Provided text:
Skip to content

datafold/vhol-demo

Repository files navigation

vhol-demo

This is a demo repo to show how easy it is to get setup with dbt continuous integration and deployment using GitHub Actions. You should be able to run this self-contained example, use the yml workflow files as template, make some minor changes and have your own dbt project up and running with CI/CD in no time.

Tech Stack:

  • dbt Core
  • Snowflake
  • GitHub Actions
  • Datafold Cloud
  • AWS S3

If you have questions unique to your tech stack, schedule a call with us at: Datafold

What does success look like?

Exercise task A: In the records below, find every line that contains the word "item", matching case exactly, and copy each of those lines.

Collected data entries
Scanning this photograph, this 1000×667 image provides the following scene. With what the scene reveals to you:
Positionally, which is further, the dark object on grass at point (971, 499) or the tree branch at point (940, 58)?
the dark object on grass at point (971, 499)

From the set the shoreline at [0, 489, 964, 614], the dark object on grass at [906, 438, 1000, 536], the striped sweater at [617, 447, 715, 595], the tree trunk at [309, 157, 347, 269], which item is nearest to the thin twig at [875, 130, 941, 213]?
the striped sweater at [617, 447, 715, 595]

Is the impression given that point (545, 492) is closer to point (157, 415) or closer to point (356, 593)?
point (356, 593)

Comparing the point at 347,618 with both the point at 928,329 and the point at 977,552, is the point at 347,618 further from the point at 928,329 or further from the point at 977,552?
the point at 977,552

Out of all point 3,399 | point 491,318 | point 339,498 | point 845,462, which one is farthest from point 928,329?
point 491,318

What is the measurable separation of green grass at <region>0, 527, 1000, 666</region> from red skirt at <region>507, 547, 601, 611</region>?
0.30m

==

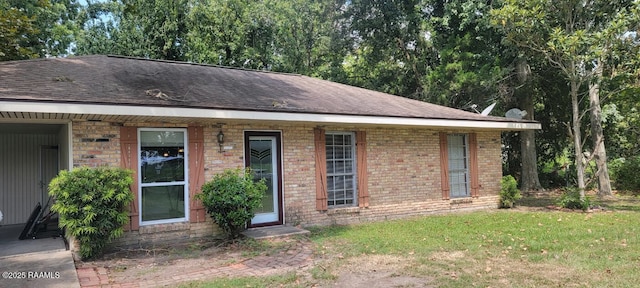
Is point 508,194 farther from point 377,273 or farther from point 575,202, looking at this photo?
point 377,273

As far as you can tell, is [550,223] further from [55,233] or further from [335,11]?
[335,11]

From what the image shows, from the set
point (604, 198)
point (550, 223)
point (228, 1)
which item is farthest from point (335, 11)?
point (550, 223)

Exercise task B: Pick up the dbt CI/CD demo repository page right after its last line and keep writing it.

Final result A:
From the set the shoreline at [0, 489, 964, 614], the dark object on grass at [906, 438, 1000, 536], the striped sweater at [617, 447, 715, 595], the tree trunk at [309, 157, 347, 269], which item is nearest to the thin twig at [875, 130, 941, 213]?
which item is farthest from point (335, 11)?

Final result B:
  • Slim CI pipeline that runs and tests only the models that have changed and their downstream models in your pull requests
  • Automated Datafold data diffs in your pull requests if you have a Datafold account
  • Automated deployment of changed dbt models to production and their downstream models when pull requests merge into the main production branch
  • Automated staging schema cleanup after a pull request is closed so you don't have schema clutter
  • You get that sweet sense of satisfaction automating your high quality work

Getting Started

This guide is self-contained and can run from scratch. Once you get the hang of it, you can repeat the steps for your own dbt project. For those that don't have permissions to configure AWS S3, you can still run the CI pipeline and see the results in your pull requests. You just won't be able to utilize Slim CI. During the VHOL, I'll walk you through how to ignore the AWS S3 setup and still get the most out of your CI pipeline.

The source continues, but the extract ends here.